An artist with an eye for the quaintness of old Winter Park

Born on February 28th, 1883 in Louisville, Kentucky, Marie Louise McComb was an accomplished artist, best known for her watercolors. Throughout her lifetime, she lived in Wilkes-Barre, PA, Philadelphia, New York, and finally, Winter Park.

In the 1920s, Ms. McComb studied in Philadelphia at the Pennsylvania Academy of Fine Arts. While there, she won a traveling scholarship (the Cresson Scholarship) which allowed her to tour Europe, visiting England, France, Holland, Belgium, Switzerland, Germany, and Italy. She took in the famous art galleries and viewed their noted works of art.

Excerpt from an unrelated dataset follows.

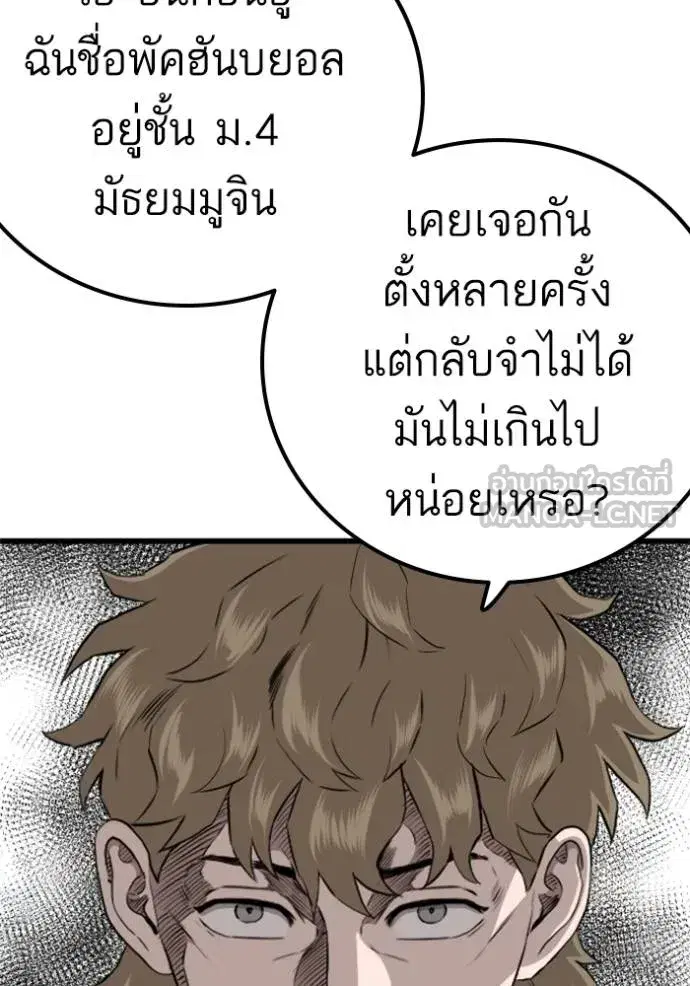 Bad Guy ตอนที่ 219 หน้า 69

On her return to the United States, she did many sketches of old Philadelphia, which were displayed at many galleries, among them, her alma mater, the Pennsylvania Academy of Fine Arts.

Later, she was employed at newspapers (where she worked as a caricaturist) and magazines . . . where she worked as an illustrator.

She also spent many summers on Nantucket, where she painted the island’s narrow, winding streets and waterfront scenes. She once stated that she preferred the quaint scenes of small towns over the towering skyscrapers of large cities.

She moved to Winter Park with her sister (Mrs. George S. Atlee) in the early 1940s. It was not long after their arrival that they decided to make this quaint town their home. She became a familiar personality in Winter Park and could frequently be seen with her sketch pad . . . recording scenes around the town, from Hannibal Square to Park Avenue.

Her artwork was displayed at the Center Street Gallery, which was located at 136 Park Avenue South. Her exhibit was entitled: Scenes of Old Winter Park. It ran from December 26, 1969 through January 16th, 1970, and featured many of the town’s buildings, houses, and other landmarks. She was also known for her paintings of Old Philadelphia, her Pennsylvania Collection, and her Nantucket Collection.

Marie Louise McComb died on August 14th, 1973.